Netflix is now free to
create a U.S. Facebook app that shares users' viewing history if they opt in,
after the company successfully lobbied Congress to amend a 1988 law.
A Netflix spokesman said
the company "will launch social features in the U.S." sometime in
2013. The law in question, called the Video Privacy Protection Act (VPPA),
previously prohibited "a video tape service provider" from revealing
customer information without the customer's written consent. More than two
decades later, the vague pre-Internet language left open questions: Does
Netflix count as "a video tape service provider"? Can written consent
be obtained via the Internet? Those questions are now resolved, thanks to a
VPPA amendment passed by Congress in December and signed into law by President
Obama on Thursday. Netflix and other companies may share users' video-streaming
history on sites like Facebook (FB) if users opt in online. Users can choose on
a case-by-case basis whether to share certain activity, and they can opt out at
any time. It's a coup for Netflix, which has worked hard to convince lawmakers
to change VPPA. The law arose from strange circumstances surrounding the failed
Supreme Court nomination of Robert Bork (who died last month at age 85). While
Bork's nomination hearings were taking place in 1987, a freelance writer for
the Washington City Paper talked a video store clerk into giving him Bork's
rental history. The writer, Michael Dolan, later wrote that he was proving a
point: "Bork said, Americans enjoy only those privacy protections
conferred by legislation." Bork's rentals were unremarkable, but the City
Paper published the list anyway. Lawmakers freaked, and Congress passed VPPA
soon after. But in a post-VHS world, the law was "ambiguous" and
"confusing, Netflix (NFLX) argued in in a 2011 blog post. In an interview
with CNNMoney last year, a company spokesman said Netflix wasn't sure if it was
subject to VPPA, but "we'd rather be in compliance than risk stepping over
the line." With prodding from Netflix's lobbyists, most legislators agreed
the law didn't work in the present day. Still, they tussled for more than a
year over the best way to amend the law. The House of Representatives passed an
amendment in December 2011, but the proposed method of consent met resistance
with Senate Democrats. They felt the usual "click here to give us all your
data" disclosure that most apps use wouldn't go far enough. "A
one-time check off that has the effect of an all-time surrender of privacy does
not seem to me the best course for consumers," Sen.

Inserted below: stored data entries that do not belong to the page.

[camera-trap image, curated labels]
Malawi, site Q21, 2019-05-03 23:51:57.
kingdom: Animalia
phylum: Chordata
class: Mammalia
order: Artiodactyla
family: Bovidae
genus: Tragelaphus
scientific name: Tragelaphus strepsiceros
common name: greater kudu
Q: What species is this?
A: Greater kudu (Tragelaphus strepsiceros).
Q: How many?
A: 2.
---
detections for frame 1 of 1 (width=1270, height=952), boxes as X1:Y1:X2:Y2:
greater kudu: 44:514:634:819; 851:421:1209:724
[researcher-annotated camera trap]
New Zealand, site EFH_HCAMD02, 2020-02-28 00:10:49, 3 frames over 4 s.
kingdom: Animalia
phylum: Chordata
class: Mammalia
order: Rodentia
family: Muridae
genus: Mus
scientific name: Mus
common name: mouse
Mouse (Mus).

Patrick Leahy, a
Democrat from Vermont, said at a hearing about that House amendment in January
2012. To address those concerns, the Senate added language to the final version
of the amendment requiring that companies provide "an opportunity, in a
clear and conspicuous manner, for the consumer to withdraw [sharing consent] on
a case-by-case basis or to withdraw from ongoing disclosures." Now the
road is clear for a Facebook app for U.S. Netflix users. The company is surely
relishing the change, but the VPPA has caused it other headaches, too. Last
year, the company disclosed that it paid $9 million to settle a lawsuit from
customers who alleged that Netflix didn't delete their personal account data
after one year -- another provision of VPPA.